In the 1960s and 70s, Nauman and Serra staged repetitive actions within defined spaces in ways that proved inspirational for artists working today. In his 1967-68 film, “Dance or Exercise on the Perimeter of a Square”, he creates a square of masking tape on his studio floor and systematically moves around its perimeter to the sound of a metronome. Serra’s 1969 film, “Frame” similarly documents a methodical action within the camera’s lens, depicting the artist as he makes four sets of measurements with a six-inch ruler of a window frame and a film projection of the same window frame. His action emphasizes the perceptual disparity between what is seen through the lens of a camera and the direct visual perception of the same space.
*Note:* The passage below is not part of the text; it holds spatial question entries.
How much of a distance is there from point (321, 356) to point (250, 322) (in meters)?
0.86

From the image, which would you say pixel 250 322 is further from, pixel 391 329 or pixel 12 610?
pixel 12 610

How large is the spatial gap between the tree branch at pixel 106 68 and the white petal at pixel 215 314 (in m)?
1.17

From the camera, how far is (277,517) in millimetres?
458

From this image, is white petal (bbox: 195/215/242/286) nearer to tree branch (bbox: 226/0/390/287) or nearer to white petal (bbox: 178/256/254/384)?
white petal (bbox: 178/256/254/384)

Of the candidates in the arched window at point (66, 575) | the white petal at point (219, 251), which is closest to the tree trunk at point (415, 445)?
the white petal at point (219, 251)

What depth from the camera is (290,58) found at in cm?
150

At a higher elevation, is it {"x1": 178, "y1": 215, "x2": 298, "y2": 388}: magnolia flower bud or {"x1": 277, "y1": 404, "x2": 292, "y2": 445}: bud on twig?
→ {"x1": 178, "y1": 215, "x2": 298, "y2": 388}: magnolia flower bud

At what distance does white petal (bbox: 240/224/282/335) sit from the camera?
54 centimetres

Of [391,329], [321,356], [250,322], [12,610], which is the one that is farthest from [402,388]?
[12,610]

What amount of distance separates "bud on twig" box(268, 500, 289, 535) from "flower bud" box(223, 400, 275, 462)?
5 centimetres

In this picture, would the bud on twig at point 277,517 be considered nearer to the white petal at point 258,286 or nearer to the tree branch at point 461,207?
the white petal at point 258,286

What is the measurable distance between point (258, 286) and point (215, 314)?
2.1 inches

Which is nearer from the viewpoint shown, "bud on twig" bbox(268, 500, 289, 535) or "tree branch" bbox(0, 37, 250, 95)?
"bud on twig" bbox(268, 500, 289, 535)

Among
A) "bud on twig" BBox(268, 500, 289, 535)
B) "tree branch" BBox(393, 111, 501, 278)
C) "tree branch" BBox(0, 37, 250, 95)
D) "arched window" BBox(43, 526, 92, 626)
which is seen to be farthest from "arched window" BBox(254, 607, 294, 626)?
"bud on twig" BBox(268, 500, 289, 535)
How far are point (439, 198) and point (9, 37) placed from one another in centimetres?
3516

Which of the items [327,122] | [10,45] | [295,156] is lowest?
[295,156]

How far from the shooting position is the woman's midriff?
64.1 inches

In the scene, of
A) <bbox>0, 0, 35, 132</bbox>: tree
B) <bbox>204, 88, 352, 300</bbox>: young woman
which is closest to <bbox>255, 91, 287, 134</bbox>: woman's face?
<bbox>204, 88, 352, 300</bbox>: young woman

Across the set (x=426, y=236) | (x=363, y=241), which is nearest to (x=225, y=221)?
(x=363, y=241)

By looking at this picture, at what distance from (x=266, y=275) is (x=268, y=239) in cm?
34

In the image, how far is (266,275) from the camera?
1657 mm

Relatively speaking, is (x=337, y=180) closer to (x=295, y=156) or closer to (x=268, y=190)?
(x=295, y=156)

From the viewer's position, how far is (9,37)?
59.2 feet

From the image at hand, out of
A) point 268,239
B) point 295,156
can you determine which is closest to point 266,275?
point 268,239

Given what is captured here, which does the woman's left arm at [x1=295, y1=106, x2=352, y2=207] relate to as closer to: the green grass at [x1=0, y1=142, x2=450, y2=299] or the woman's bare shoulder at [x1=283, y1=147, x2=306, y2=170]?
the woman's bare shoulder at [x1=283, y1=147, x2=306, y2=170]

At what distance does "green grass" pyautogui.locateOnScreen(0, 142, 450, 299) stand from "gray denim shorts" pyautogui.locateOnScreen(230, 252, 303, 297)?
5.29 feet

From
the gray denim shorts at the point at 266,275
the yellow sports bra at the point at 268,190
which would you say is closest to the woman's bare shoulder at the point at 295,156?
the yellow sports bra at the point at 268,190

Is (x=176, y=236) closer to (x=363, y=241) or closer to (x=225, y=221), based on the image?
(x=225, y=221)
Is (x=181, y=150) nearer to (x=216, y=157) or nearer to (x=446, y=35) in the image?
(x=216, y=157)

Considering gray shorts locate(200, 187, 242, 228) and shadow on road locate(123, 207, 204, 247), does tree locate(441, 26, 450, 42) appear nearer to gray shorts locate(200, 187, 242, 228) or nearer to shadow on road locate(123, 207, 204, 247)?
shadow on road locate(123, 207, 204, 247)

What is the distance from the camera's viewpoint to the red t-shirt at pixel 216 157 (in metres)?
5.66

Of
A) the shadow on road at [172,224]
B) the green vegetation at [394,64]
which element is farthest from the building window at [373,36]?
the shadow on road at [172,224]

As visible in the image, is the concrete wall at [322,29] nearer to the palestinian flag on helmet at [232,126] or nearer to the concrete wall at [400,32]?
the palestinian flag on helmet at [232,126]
Both of their seminal works provide the historical context for the more recent works in the show, with a selection of videos by artists who revisit and expand major themes of early video art, including measurement, duration, masochism, collaboration, and public interventions.
New York-based artist Kate Gilmore will create a new performing video in the McCormack Forefront Galleries, which she will document her process of overcoming a self-constructed obstacle. Also on display will be her work, “Main Squeeze” (2006), in which she undertakes the absurd task of forcing her body through a tight rectangular tunnel.
Israeli artist Sigalit Landau’s “Day Done” (2007) draws on an ancient Jewish ritual in which part of the wall of a newly built house is deliberately left unpainted or not plastered, in order to commemorate historical acts of destruction.
“The Square-After Roberto Lopardo” (2004) by Lilly McElroy documents the artist as she draws a square in chalk on a city sidewalk and attempts to block all pedestrians from entering the space she has demarcated.
While South Africa-born, Berlin-based artist Robin Rhode takes to the studio for his 2008 work “Promenade”, where he interacts with lines and shapes he has drawn on the wall of his studio.
In “Perfect Square” (2006), Melanie Schiff sets up an underwater camera to record her quiet, poetic movements as she tries to swim, unsuccessfully, in a perfect square within the frame of the camera.
“Type A’s Mark” (2002) documents the collaboration of Adam Ames and Andrew Bordwin, as they use their bodies to create drawings in chalk on their studio floor.
Organized by Chair of the Department of Contemporary Art, Lisa Freiman and Sarah Urist Green, associate curator of contemporary art at IMA, an additional public forum is with Kate Gilmore and Lilly McElroy on Thursday, November 4 at 6:00 pm in the Tobias Theater, immediately following the opening reception.